EXERCISE BRIEF
Word for word, reproduce every line of the data.

(Items from a dataset)
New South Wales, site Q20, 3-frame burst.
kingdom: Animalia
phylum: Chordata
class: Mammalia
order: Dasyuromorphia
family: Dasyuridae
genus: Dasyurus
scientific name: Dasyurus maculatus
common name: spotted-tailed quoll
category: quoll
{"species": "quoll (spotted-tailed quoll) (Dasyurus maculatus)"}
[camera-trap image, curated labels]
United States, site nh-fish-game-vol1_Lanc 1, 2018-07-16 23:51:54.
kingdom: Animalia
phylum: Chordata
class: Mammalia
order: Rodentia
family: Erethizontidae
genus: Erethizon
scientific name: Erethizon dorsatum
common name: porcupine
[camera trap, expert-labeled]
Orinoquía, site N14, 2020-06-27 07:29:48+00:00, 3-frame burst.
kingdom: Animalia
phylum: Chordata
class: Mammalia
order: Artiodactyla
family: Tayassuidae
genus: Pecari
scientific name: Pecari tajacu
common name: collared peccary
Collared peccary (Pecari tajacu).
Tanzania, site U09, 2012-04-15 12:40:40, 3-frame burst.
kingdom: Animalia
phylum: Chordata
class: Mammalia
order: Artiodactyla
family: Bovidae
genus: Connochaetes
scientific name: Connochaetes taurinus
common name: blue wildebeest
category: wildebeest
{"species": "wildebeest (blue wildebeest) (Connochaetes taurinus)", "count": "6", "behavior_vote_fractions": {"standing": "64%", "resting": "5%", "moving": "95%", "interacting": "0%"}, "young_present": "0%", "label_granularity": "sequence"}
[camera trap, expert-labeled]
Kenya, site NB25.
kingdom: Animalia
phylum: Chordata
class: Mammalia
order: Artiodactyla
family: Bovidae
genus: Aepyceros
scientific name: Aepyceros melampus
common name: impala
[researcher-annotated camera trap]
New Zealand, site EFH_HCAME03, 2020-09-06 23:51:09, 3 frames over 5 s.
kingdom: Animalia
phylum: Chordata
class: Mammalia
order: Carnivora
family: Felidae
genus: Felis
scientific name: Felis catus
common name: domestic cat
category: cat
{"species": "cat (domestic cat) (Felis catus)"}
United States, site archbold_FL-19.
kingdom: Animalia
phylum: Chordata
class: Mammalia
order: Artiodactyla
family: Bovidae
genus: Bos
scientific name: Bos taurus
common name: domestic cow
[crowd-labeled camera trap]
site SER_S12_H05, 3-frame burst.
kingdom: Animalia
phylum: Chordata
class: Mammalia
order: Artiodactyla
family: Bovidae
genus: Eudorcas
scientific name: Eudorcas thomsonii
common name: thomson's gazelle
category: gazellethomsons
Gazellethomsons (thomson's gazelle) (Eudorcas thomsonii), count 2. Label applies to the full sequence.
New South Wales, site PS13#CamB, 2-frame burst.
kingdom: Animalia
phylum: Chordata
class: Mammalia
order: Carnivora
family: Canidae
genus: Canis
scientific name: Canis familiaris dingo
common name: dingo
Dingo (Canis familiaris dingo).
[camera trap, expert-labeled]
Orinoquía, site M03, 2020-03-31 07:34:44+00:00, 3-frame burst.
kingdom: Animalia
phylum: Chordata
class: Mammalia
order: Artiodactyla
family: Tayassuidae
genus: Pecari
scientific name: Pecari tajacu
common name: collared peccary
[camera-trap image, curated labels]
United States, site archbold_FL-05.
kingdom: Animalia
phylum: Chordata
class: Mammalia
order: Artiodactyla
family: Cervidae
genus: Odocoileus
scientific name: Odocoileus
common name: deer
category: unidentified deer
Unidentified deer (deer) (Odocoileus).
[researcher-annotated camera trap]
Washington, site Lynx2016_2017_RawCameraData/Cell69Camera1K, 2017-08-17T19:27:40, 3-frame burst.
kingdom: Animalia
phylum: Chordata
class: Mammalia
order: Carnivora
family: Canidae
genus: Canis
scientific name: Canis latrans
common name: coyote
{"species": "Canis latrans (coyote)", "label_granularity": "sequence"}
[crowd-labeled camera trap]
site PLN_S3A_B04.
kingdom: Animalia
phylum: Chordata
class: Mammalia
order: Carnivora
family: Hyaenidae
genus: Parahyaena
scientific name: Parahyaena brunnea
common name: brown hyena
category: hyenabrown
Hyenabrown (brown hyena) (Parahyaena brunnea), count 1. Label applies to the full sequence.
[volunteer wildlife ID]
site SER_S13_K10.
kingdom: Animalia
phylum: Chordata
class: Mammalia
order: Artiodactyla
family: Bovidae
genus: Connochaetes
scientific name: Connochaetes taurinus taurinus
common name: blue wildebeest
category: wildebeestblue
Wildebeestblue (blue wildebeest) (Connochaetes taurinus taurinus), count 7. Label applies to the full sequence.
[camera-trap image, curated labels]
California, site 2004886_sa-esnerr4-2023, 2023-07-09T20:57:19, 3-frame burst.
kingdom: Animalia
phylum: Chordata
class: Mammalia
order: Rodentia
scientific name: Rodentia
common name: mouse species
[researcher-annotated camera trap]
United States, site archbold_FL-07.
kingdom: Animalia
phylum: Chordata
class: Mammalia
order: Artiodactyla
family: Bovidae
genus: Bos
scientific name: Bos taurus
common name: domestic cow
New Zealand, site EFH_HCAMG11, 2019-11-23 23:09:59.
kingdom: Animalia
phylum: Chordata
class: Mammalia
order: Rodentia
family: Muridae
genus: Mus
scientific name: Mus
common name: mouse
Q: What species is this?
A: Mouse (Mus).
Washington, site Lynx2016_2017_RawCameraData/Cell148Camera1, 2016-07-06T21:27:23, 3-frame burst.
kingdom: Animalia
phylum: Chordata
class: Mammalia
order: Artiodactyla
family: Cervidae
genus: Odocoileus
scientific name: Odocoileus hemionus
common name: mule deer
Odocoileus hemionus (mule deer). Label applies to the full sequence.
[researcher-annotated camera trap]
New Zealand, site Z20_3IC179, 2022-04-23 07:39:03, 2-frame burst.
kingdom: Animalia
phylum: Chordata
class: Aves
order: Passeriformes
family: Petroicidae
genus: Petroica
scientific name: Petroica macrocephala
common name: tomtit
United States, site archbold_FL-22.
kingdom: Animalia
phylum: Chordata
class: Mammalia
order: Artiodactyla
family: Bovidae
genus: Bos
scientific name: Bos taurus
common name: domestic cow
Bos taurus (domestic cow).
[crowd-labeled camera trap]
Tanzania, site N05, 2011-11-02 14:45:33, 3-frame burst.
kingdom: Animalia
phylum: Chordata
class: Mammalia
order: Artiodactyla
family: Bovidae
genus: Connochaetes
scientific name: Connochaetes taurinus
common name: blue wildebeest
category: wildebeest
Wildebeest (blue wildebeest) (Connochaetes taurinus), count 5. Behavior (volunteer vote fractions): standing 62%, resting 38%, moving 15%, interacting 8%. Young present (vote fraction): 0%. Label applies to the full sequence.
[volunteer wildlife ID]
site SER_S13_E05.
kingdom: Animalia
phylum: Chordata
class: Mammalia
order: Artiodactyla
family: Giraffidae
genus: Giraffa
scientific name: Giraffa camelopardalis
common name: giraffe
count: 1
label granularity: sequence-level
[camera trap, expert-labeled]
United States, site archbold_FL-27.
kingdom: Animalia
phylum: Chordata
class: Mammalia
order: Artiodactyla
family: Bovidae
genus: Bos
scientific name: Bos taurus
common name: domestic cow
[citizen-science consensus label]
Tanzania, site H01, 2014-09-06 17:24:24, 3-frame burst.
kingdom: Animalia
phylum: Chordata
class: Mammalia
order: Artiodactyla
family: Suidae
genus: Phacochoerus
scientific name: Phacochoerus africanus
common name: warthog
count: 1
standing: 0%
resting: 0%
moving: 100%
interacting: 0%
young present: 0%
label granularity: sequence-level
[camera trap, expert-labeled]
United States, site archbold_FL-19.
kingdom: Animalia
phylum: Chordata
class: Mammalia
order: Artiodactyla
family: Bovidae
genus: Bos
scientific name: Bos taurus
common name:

REPLY TO THE TASK
New South Wales, site Q20, 3-frame burst.
kingdom: Animalia
phylum: Chordata
class: Mammalia
order: Dasyuromorphia
family: Dasyuridae
genus: Dasyurus
scientific name: Dasyurus maculatus
common name: spotted-tailed quoll
category: quoll
{"species": "quoll (spotted-tailed quoll) (Dasyurus maculatus)"}
[camera-trap image, curated labels]
United States, site nh-fish-game-vol1_Lanc 1, 2018-07-16 23:51:54.
kingdom: Animalia
phylum: Chordata
class: Mammalia
order: Rodentia
family: Erethizontidae
genus: Erethizon
scientific name: Erethizon dorsatum
common name: porcupine
[camera trap, expert-labeled]
Orinoquía, site N14, 2020-06-27 07:29:48+00:00, 3-frame burst.
kingdom: Animalia
phylum: Chordata
class: Mammalia
order: Artiodactyla
family: Tayassuidae
genus: Pecari
scientific name: Pecari tajacu
common name: collared peccary
Collared peccary (Pecari tajacu).
Tanzania, site U09, 2012-04-15 12:40:40, 3-frame burst.
kingdom: Animalia
phylum: Chordata
class: Mammalia
order: Artiodactyla
family: Bovidae
genus: Connochaetes
scientific name: Connochaetes taurinus
common name: blue wildebeest
category: wildebeest
{"species": "wildebeest (blue wildebeest) (Connochaetes taurinus)", "count": "6", "behavior_vote_fractions": {"standing": "64%", "resting": "5%", "moving": "95%", "interacting": "0%"}, "young_present": "0%", "label_granularity": "sequence"}
[camera trap, expert-labeled]
Kenya, site NB25.
kingdom: Animalia
phylum: Chordata
class: Mammalia
order: Artiodactyla
family: Bovidae
genus: Aepyceros
scientific name: Aepyceros melampus
common name: impala
[researcher-annotated camera trap]
New Zealand, site EFH_HCAME03, 2020-09-06 23:51:09, 3 frames over 5 s.
kingdom: Animalia
phylum: Chordata
class: Mammalia
order: Carnivora
family: Felidae
genus: Felis
scientific name: Felis catus
common name: domestic cat
category: cat
{"species": "cat (domestic cat) (Felis catus)"}
United States, site archbold_FL-19.
kingdom: Animalia
phylum: Chordata
class: Mammalia
order: Artiodactyla
family: Bovidae
genus: Bos
scientific name: Bos taurus
common name: domestic cow
[crowd-labeled camera trap]
site SER_S12_H05, 3-frame burst.
kingdom: Animalia
phylum: Chordata
class: Mammalia
order: Artiodactyla
family: Bovidae
genus: Eudorcas
scientific name: Eudorcas thomsonii
common name: thomson's gazelle
category: gazellethomsons
Gazellethomsons (thomson's gazelle) (Eudorcas thomsonii), count 2. Label applies to the full sequence.
New South Wales, site PS13#CamB, 2-frame burst.
kingdom: Animalia
phylum: Chordata
class: Mammalia
order: Carnivora
family: Canidae
genus: Canis
scientific name: Canis familiaris dingo
common name: dingo
Dingo (Canis familiaris dingo).
[camera trap, expert-labeled]
Orinoquía, site M03, 2020-03-31 07:34:44+00:00, 3-frame burst.
kingdom: Animalia
phylum: Chordata
class: Mammalia
order: Artiodactyla
family: Tayassuidae
genus: Pecari
scientific name: Pecari tajacu
common name: collared peccary
[camera-trap image, curated labels]
United States, site archbold_FL-05.
kingdom: Animalia
phylum: Chordata
class: Mammalia
order: Artiodactyla
family: Cervidae
genus: Odocoileus
scientific name: Odocoileus
common name: deer
category: unidentified deer
Unidentified deer (deer) (Odocoileus).
[researcher-annotated camera trap]
Washington, site Lynx2016_2017_RawCameraData/Cell69Camera1K, 2017-08-17T19:27:40, 3-frame burst.
kingdom: Animalia
phylum: Chordata
class: Mammalia
order: Carnivora
family: Canidae
genus: Canis
scientific name: Canis latrans
common name: coyote
{"species": "Canis latrans (coyote)", "label_granularity": "sequence"}
[crowd-labeled camera trap]
site PLN_S3A_B04.
kingdom: Animalia
phylum: Chordata
class: Mammalia
order: Carnivora
family: Hyaenidae
genus: Parahyaena
scientific name: Parahyaena brunnea
common name: brown hyena
category: hyenabrown
Hyenabrown (brown hyena) (Parahyaena brunnea), count 1. Label applies to the full sequence.
[volunteer wildlife ID]
site SER_S13_K10.
kingdom: Animalia
phylum: Chordata
class: Mammalia
order: Artiodactyla
family: Bovidae
genus: Connochaetes
scientific name: Connochaetes taurinus taurinus
common name: blue wildebeest
category: wildebeestblue
Wildebeestblue (blue wildebeest) (Connochaetes taurinus taurinus), count 7. Label applies to the full sequence.
[camera-trap image, curated labels]
California, site 2004886_sa-esnerr4-2023, 2023-07-09T20:57:19, 3-frame burst.
kingdom: Animalia
phylum: Chordata
class: Mammalia
order: Rodentia
scientific name: Rodentia
common name: mouse species
[researcher-annotated camera trap]
United States, site archbold_FL-07.
kingdom: Animalia
phylum: Chordata
class: Mammalia
order: Artiodactyla
family: Bovidae
genus: Bos
scientific name: Bos taurus
common name: domestic cow
New Zealand, site EFH_HCAMG11, 2019-11-23 23:09:59.
kingdom: Animalia
phylum: Chordata
class: Mammalia
order: Rodentia
family: Muridae
genus: Mus
scientific name: Mus
common name: mouse
Q: What species is this?
A: Mouse (Mus).
Washington, site Lynx2016_2017_RawCameraData/Cell148Camera1, 2016-07-06T21:27:23, 3-frame burst.
kingdom: Animalia
phylum: Chordata
class: Mammalia
order: Artiodactyla
family: Cervidae
genus: Odocoileus
scientific name: Odocoileus hemionus
common name: mule deer
Odocoileus hemionus (mule deer). Label applies to the full sequence.
[researcher-annotated camera trap]
New Zealand, site Z20_3IC179, 2022-04-23 07:39:03, 2-frame burst.
kingdom: Animalia
phylum: Chordata
class: Aves
order: Passeriformes
family: Petroicidae
genus: Petroica
scientific name: Petroica macrocephala
common name: tomtit
United States, site archbold_FL-22.
kingdom: Animalia
phylum: Chordata
class: Mammalia
order: Artiodactyla
family: Bovidae
genus: Bos
scientific name: Bos taurus
common name: domestic cow
Bos taurus (domestic cow).
[crowd-labeled camera trap]
Tanzania, site N05, 2011-11-02 14:45:33, 3-frame burst.
kingdom: Animalia
phylum: Chordata
class: Mammalia
order: Artiodactyla
family: Bovidae
genus: Connochaetes
scientific name: Connochaetes taurinus
common name: blue wildebeest
category: wildebeest
Wildebeest (blue wildebeest) (Connochaetes taurinus), count 5. Behavior (volunteer vote fractions): standing 62%, resting 38%, moving 15%, interacting 8%. Young present (vote fraction): 0%. Label applies to the full sequence.
[volunteer wildlife ID]
site SER_S13_E05.
kingdom: Animalia
phylum: Chordata
class: Mammalia
order: Artiodactyla
family: Giraffidae
genus: Giraffa
scientific name: Giraffa camelopardalis
common name: giraffe
count: 1
label granularity: sequence-level
[camera trap, expert-labeled]
United States, site archbold_FL-27.
kingdom: Animalia
phylum: Chordata
class: Mammalia
order: Artiodactyla
family: Bovidae
genus: Bos
scientific name: Bos taurus
common name: domestic cow
[citizen-science consensus label]
Tanzania, site H01, 2014-09-06 17:24:24, 3-frame burst.
kingdom: Animalia
phylum: Chordata
class: Mammalia
order: Artiodactyla
family: Suidae
genus: Phacochoerus
scientific name: Phacochoerus africanus
common name: warthog
count: 1
standing: 0%
resting: 0%
moving: 100%
interacting: 0%
young present: 0%
label granularity: sequence-level
[camera trap, expert-labeled]
United States, site archbold_FL-19.
kingdom: Animalia
phylum: Chordata
class: Mammalia
order: Artiodactyla
family: Bovidae
genus: Bos
scientific name: Bos taurus
common name:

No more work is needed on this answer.